Beyond COP15: a solution for biodiversity preservation is ready today

December 22, 2022
Liisi Ruuse

Humanity is paying the price for betraying its closest friend. In the words of the UN Secretary-General, “we are committing suicide by proxy”. 

The United Nations COP15, the biggest biodiversity conference in a decade, finished with a historic deal earlier this week in Montreal. Governments signed an agreement to halt the destruction of Earth’s ecosystems. More precisely, to protect 30% of nature by 2030, reform $500bn (€470bn) of environmentally damaging subsidies, and restore 30% of the planet’s degraded terrestrial, inland water, coastal, and marine ecosystems.

Now a new question arises: how do we turn these decisions into reality? 

The NatureBacked podcast by Single.Earth recorded a special episode to debate this heated topic and propose a solution that once seemed too utopian. 🎧 Listen to the full podcast here at NatureBacked or 👀 read the key ideas from this article. 

Katherine von Stackelberg is a Senior Research Scientist at Harvard who has many years of experience developing risk-based tools to support environmental decision-making. She also puts her expertise to use at Single.Earth to help build science-based and tech-empowered solutions for the benefit of nature. 

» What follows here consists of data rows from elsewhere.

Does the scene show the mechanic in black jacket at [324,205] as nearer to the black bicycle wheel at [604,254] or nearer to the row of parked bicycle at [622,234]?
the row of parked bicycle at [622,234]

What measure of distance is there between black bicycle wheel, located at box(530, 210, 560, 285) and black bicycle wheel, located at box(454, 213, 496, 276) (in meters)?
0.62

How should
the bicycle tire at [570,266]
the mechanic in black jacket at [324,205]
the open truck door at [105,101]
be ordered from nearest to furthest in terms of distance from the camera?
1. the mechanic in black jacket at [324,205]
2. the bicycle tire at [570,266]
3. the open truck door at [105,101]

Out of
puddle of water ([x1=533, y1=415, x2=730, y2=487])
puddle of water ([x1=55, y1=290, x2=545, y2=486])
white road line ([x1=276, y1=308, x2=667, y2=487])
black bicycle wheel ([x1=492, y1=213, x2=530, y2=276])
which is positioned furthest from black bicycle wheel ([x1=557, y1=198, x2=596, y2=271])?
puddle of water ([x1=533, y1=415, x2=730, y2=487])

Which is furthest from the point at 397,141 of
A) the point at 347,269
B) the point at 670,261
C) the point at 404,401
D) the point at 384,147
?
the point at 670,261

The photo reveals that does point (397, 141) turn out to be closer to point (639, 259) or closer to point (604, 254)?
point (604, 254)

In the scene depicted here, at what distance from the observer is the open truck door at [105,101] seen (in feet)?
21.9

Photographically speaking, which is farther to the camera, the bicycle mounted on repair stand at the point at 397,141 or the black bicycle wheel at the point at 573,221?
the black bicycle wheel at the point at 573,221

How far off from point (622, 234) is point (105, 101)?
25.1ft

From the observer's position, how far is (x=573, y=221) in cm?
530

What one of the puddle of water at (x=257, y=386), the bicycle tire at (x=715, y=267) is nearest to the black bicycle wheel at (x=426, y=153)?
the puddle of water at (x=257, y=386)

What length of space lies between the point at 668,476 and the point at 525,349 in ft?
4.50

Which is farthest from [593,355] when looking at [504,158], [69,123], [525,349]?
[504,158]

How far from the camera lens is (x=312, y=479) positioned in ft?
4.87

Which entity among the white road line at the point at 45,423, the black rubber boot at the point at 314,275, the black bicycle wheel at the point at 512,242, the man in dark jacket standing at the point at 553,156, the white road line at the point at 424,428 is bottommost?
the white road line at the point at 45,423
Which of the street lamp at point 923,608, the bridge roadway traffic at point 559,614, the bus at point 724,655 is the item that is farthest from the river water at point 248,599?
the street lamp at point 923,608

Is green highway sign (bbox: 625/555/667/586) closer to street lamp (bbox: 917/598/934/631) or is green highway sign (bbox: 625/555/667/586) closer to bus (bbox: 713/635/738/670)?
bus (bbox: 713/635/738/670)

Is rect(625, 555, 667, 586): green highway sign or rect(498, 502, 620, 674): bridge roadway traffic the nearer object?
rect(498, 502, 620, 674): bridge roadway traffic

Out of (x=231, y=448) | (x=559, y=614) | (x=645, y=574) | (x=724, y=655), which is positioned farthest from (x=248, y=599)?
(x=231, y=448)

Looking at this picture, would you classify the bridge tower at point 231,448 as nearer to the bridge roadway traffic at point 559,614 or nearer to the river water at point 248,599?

Merit Valdsalu is the CEO and co-founder of Single.Earth, a VC-funded GreenTech company, which develops the transformative nature-based currency called MERIT to help the economy fit into nature’s limits. Single.Earth calls for all hands on deck for healthy and wealthy ecosystems on a balanced planet.

Rethinking how we work with nature at COP15

Katherine shares her experience of the biodiversity conference, saying the energy was high, people were enthusiastic, and “nature positive” was everywhere. Even more – everybody was calling for mandatory disclosures instead of voluntary ones. For her, as someone living in the United States, it was surprising to learn that the US was not the loudest voice in the room. 

Who was there? Companies from various sectors were present, with some notable exceptions like fossil fuels. That’s understandable, as any plan will include reducing or eliminating fossil fuel use. Extractives such as mining were present, however, voicing the importance of using technology that requires metals, lithium, etc., extracted from the ground to function. Society is always going to have to extract on some level. That’s a tricky topic. 

Who else was there? Lots of youth and indigenous community representatives. The latter was called the “stewards of nature” as they have a good relationship with nature. We need to work with indigenous people more effectively – which is absolutely true. The youth seemed to be universally skeptical that anything is really going to happen. Talk is talk, and a discussion is great, but they demand to see the action. 

What struck Katherine the most – making action mandatory, that would be huge. 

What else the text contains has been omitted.